§ **What the task requires**: Drop every picture and copy exactly the lines from the one with "What length of" through the last line of the listing below.

══════════

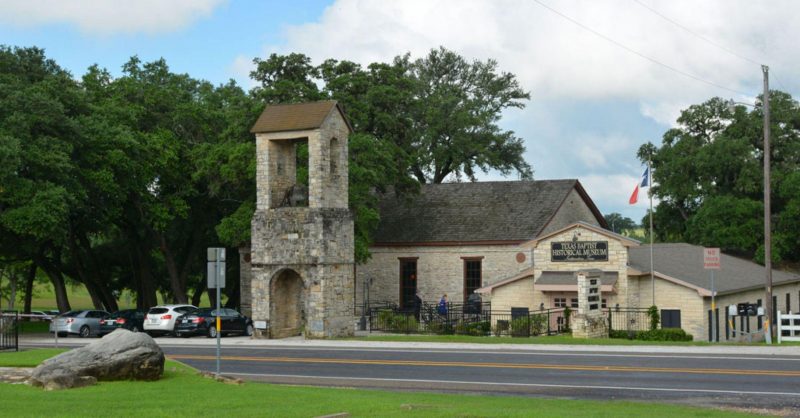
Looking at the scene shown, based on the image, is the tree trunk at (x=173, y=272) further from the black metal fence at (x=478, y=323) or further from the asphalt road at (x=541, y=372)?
the asphalt road at (x=541, y=372)

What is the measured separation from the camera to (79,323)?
1640 inches

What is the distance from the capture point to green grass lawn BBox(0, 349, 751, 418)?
15180 millimetres

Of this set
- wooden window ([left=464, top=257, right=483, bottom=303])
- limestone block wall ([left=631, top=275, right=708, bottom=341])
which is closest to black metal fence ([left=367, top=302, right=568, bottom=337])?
limestone block wall ([left=631, top=275, right=708, bottom=341])

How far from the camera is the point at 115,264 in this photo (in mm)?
60906

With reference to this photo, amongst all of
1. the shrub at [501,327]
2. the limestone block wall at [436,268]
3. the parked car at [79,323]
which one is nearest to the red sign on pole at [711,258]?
the shrub at [501,327]

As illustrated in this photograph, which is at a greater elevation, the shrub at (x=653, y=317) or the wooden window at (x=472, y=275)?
the wooden window at (x=472, y=275)

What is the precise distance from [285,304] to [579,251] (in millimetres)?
12032

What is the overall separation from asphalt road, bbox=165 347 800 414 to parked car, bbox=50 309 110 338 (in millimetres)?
12584

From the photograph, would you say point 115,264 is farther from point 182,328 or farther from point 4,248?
point 182,328

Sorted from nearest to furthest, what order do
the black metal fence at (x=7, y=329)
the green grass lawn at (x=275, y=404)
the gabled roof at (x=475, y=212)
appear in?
the green grass lawn at (x=275, y=404) < the black metal fence at (x=7, y=329) < the gabled roof at (x=475, y=212)

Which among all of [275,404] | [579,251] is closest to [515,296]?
[579,251]

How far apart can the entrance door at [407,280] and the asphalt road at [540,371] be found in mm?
20245

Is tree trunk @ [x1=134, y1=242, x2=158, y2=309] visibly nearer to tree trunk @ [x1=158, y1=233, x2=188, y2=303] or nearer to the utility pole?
tree trunk @ [x1=158, y1=233, x2=188, y2=303]

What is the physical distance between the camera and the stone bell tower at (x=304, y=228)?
36.1 m
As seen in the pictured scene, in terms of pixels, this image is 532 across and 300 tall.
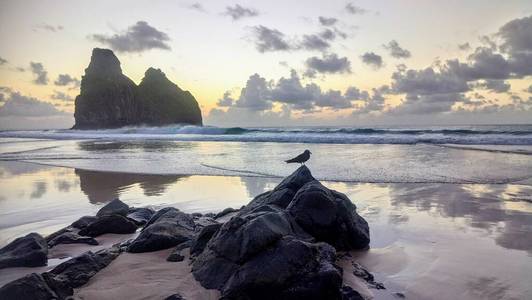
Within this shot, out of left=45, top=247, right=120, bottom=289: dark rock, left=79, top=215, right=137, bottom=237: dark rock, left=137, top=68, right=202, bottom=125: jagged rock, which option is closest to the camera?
left=45, top=247, right=120, bottom=289: dark rock

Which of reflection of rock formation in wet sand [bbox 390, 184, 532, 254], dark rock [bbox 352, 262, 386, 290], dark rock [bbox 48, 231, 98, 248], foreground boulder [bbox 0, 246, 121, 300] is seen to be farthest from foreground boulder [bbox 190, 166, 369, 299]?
reflection of rock formation in wet sand [bbox 390, 184, 532, 254]

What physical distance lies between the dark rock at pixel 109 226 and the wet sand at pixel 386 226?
2.44 feet

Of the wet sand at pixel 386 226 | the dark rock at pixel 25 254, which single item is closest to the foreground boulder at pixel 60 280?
the wet sand at pixel 386 226

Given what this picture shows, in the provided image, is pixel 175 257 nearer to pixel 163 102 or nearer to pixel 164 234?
pixel 164 234

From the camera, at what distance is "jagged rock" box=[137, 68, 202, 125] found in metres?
103

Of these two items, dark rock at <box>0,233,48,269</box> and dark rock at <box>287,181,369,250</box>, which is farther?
dark rock at <box>287,181,369,250</box>

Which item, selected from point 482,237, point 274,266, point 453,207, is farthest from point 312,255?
point 453,207

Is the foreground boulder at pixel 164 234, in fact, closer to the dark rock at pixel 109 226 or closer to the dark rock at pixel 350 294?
the dark rock at pixel 109 226

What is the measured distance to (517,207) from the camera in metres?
8.11

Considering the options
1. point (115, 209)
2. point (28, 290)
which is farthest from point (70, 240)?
point (28, 290)

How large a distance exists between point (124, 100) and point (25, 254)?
105476mm

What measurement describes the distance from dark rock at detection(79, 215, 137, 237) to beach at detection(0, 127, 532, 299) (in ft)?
1.00

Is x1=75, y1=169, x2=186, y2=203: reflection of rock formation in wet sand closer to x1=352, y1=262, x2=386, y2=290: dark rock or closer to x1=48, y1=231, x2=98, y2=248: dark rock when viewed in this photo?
x1=48, y1=231, x2=98, y2=248: dark rock

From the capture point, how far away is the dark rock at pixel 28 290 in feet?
12.1
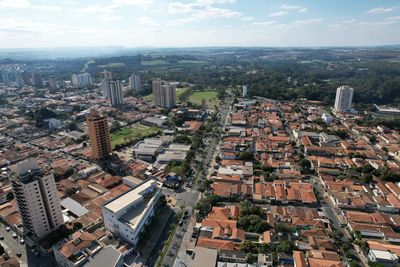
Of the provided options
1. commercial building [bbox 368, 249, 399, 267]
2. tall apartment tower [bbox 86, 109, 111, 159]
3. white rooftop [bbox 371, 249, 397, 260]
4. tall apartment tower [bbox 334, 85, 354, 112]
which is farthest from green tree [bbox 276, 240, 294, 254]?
tall apartment tower [bbox 334, 85, 354, 112]

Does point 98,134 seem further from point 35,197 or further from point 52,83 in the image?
point 52,83

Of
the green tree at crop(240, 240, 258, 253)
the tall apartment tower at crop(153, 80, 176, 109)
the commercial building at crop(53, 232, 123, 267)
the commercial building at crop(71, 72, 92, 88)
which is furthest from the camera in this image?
the commercial building at crop(71, 72, 92, 88)

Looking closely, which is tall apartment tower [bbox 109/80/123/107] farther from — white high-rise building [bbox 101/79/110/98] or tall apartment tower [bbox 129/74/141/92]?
tall apartment tower [bbox 129/74/141/92]

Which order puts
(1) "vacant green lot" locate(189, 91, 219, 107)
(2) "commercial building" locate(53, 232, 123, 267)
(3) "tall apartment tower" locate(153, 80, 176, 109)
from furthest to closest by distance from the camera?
1. (1) "vacant green lot" locate(189, 91, 219, 107)
2. (3) "tall apartment tower" locate(153, 80, 176, 109)
3. (2) "commercial building" locate(53, 232, 123, 267)

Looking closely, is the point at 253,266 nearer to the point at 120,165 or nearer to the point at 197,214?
the point at 197,214

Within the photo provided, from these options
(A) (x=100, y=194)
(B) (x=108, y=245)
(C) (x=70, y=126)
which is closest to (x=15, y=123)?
(C) (x=70, y=126)

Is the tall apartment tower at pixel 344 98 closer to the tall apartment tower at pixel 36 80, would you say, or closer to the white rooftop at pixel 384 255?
the white rooftop at pixel 384 255
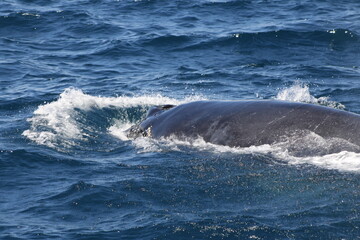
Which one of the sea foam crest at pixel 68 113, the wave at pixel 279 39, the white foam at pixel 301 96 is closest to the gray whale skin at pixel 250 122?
the sea foam crest at pixel 68 113

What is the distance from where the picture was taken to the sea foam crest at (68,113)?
622 inches

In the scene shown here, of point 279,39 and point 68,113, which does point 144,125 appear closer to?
point 68,113

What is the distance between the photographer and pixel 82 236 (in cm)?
1016

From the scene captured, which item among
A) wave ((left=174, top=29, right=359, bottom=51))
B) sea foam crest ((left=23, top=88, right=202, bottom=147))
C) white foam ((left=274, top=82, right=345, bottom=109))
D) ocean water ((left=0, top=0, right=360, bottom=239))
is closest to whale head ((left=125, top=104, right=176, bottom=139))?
ocean water ((left=0, top=0, right=360, bottom=239))

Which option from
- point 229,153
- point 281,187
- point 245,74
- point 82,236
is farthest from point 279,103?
point 245,74

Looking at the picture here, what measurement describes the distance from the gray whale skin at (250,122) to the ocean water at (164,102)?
0.72 feet

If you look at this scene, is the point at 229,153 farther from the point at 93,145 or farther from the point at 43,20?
the point at 43,20

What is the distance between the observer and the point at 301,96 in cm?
1936

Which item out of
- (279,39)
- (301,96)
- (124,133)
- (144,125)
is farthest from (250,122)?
(279,39)

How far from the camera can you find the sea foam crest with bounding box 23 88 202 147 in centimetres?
1580

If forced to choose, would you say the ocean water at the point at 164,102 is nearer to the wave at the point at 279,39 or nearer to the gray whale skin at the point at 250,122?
the wave at the point at 279,39

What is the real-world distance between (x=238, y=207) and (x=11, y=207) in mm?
3837

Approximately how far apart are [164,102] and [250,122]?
20.6ft

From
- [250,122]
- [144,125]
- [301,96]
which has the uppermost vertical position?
[250,122]
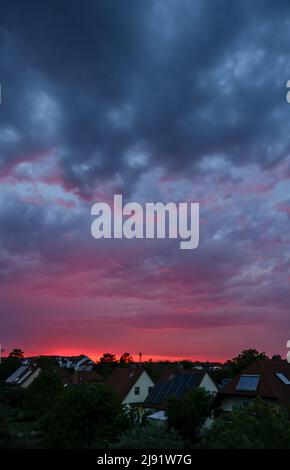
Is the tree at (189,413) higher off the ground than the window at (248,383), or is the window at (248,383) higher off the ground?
the window at (248,383)

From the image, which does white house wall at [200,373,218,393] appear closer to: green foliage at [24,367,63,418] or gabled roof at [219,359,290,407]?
gabled roof at [219,359,290,407]

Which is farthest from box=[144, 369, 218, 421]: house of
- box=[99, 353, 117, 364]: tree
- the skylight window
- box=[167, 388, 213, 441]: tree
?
box=[99, 353, 117, 364]: tree

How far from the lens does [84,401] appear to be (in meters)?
26.0

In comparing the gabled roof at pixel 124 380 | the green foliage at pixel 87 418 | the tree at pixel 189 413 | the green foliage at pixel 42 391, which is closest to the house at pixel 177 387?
the gabled roof at pixel 124 380

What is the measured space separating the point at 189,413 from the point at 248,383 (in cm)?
659

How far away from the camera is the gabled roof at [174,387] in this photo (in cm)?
4475

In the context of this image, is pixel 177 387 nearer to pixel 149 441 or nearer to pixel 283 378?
pixel 283 378

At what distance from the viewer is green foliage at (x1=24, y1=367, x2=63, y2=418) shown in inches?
1875

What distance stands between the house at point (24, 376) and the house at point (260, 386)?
51.4 m

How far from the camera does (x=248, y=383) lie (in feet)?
111

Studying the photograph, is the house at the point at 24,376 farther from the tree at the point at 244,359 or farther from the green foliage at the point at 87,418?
the green foliage at the point at 87,418
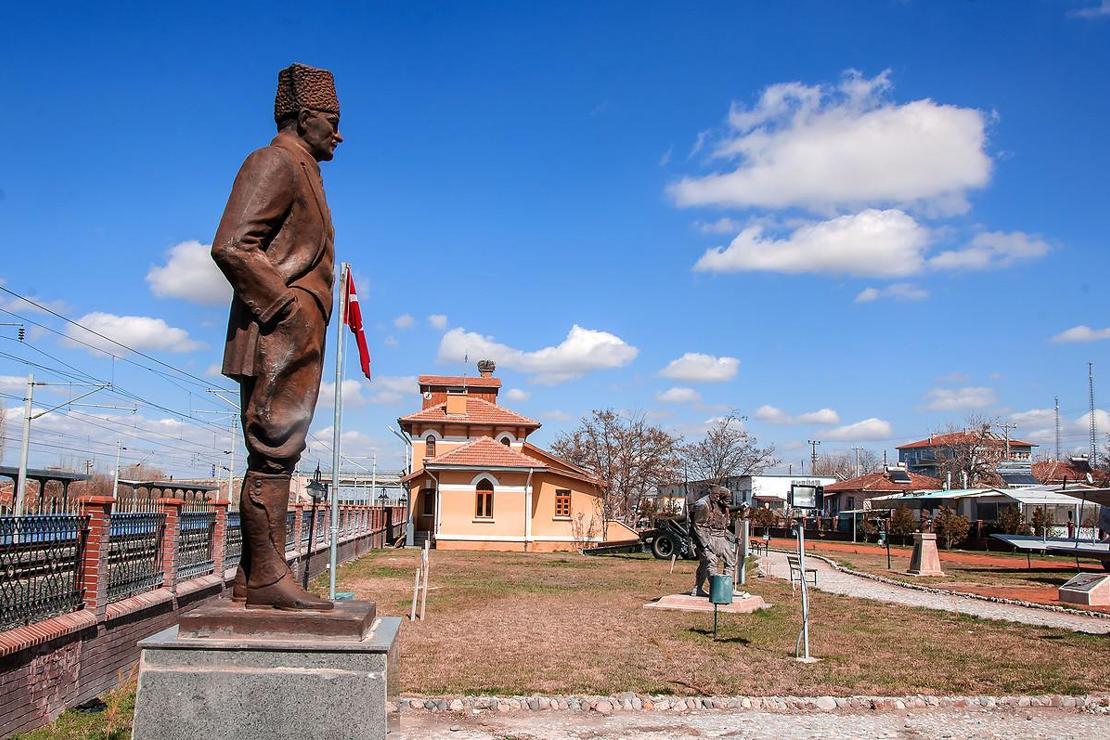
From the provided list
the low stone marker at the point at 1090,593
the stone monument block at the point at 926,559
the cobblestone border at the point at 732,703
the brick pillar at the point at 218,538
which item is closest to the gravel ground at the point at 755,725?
the cobblestone border at the point at 732,703

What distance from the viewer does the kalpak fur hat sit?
4957mm

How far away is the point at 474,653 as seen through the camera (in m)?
10.6

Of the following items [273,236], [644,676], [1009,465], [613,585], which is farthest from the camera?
[1009,465]

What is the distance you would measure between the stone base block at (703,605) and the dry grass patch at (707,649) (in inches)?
10.8

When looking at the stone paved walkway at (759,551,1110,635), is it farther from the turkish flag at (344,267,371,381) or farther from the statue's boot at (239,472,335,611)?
the statue's boot at (239,472,335,611)

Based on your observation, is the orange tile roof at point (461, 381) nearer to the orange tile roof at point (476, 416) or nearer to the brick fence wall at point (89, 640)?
the orange tile roof at point (476, 416)

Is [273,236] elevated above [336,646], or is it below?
above

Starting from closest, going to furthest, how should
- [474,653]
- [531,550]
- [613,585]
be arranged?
[474,653] < [613,585] < [531,550]

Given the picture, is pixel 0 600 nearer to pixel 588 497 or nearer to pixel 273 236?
pixel 273 236

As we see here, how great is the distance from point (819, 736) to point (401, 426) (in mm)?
33922

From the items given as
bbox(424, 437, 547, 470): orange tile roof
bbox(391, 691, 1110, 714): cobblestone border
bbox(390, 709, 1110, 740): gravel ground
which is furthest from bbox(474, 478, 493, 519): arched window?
bbox(390, 709, 1110, 740): gravel ground

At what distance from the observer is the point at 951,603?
17.3 m

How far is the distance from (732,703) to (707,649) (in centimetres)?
314

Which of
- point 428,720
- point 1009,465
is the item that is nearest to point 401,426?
point 428,720
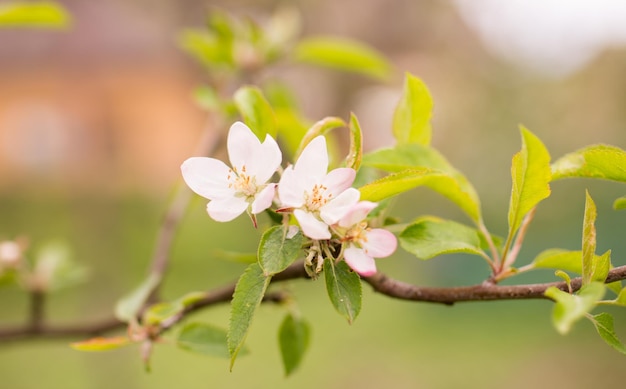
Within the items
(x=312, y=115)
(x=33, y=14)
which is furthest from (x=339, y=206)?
(x=312, y=115)

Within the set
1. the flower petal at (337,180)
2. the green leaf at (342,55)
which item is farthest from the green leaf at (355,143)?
the green leaf at (342,55)

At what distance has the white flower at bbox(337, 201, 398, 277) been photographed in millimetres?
502

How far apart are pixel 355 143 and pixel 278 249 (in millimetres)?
117

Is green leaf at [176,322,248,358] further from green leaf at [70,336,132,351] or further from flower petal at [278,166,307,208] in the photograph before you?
flower petal at [278,166,307,208]

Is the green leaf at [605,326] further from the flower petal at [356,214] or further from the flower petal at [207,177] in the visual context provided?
the flower petal at [207,177]

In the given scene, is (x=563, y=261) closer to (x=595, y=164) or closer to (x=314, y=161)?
(x=595, y=164)

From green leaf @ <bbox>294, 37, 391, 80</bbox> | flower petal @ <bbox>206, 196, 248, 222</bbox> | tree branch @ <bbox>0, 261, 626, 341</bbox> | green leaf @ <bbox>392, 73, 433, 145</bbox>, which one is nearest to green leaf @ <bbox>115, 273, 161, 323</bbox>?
tree branch @ <bbox>0, 261, 626, 341</bbox>

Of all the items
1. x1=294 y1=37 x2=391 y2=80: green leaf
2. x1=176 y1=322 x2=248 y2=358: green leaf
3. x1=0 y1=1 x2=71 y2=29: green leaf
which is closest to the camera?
x1=176 y1=322 x2=248 y2=358: green leaf

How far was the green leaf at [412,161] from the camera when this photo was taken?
0.63 meters

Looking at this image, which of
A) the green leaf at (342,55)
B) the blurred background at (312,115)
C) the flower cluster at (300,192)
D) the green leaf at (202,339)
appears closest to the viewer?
the flower cluster at (300,192)

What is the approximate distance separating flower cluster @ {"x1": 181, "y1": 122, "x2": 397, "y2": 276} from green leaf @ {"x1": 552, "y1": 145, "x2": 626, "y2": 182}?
0.65 feet

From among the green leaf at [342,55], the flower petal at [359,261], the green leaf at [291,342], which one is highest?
the flower petal at [359,261]

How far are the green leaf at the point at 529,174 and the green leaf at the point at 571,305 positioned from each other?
11 cm

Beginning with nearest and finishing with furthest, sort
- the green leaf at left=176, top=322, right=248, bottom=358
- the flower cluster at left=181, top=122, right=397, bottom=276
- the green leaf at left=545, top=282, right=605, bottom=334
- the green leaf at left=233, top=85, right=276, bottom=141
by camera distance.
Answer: the green leaf at left=545, top=282, right=605, bottom=334, the flower cluster at left=181, top=122, right=397, bottom=276, the green leaf at left=233, top=85, right=276, bottom=141, the green leaf at left=176, top=322, right=248, bottom=358
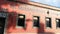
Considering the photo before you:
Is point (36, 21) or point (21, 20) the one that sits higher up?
point (21, 20)

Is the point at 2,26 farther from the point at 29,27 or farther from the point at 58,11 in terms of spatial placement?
the point at 58,11

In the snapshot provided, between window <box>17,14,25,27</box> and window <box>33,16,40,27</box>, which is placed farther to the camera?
window <box>33,16,40,27</box>

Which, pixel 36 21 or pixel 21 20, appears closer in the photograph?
pixel 21 20

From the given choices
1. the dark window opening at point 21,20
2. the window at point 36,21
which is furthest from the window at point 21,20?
the window at point 36,21

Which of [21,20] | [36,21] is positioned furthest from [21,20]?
[36,21]

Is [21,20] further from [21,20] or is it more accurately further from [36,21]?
[36,21]

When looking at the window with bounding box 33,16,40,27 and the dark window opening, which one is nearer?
the dark window opening

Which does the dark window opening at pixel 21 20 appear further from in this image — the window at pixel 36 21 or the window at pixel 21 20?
the window at pixel 36 21

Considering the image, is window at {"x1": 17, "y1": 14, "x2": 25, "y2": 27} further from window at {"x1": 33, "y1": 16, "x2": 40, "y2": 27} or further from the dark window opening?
window at {"x1": 33, "y1": 16, "x2": 40, "y2": 27}

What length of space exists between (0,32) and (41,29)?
17.6ft

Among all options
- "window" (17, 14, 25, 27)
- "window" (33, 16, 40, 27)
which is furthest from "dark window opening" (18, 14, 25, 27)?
"window" (33, 16, 40, 27)

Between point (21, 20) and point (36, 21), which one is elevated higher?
point (21, 20)

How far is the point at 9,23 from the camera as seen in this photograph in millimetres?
12703

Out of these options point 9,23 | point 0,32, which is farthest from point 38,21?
point 0,32
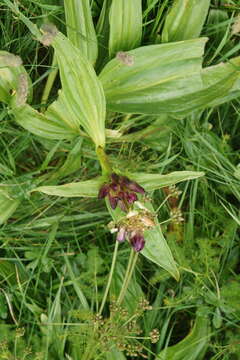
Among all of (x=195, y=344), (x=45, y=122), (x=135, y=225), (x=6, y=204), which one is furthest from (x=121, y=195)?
(x=195, y=344)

══════════

§ **Response to the task**:
What length of space exists between (0,32) and (41,29)?
17.6ft

Among all options
- "window" (17, 14, 25, 27)
- "window" (33, 16, 40, 27)
which is furthest from "dark window opening" (18, 14, 25, 27)?
"window" (33, 16, 40, 27)

Between point (21, 20) and point (36, 21), which one is elevated higher?
point (21, 20)

How far is the point at 9,23 from the camera as seen in this photograph in millimetres?
12703

Out of these options point 9,23 | point 0,32, which is farthest from point 38,21?
point 0,32
Among all of (x=195, y=344), (x=45, y=122), (x=135, y=225), (x=6, y=204), which one is furthest from (x=121, y=195)?
(x=195, y=344)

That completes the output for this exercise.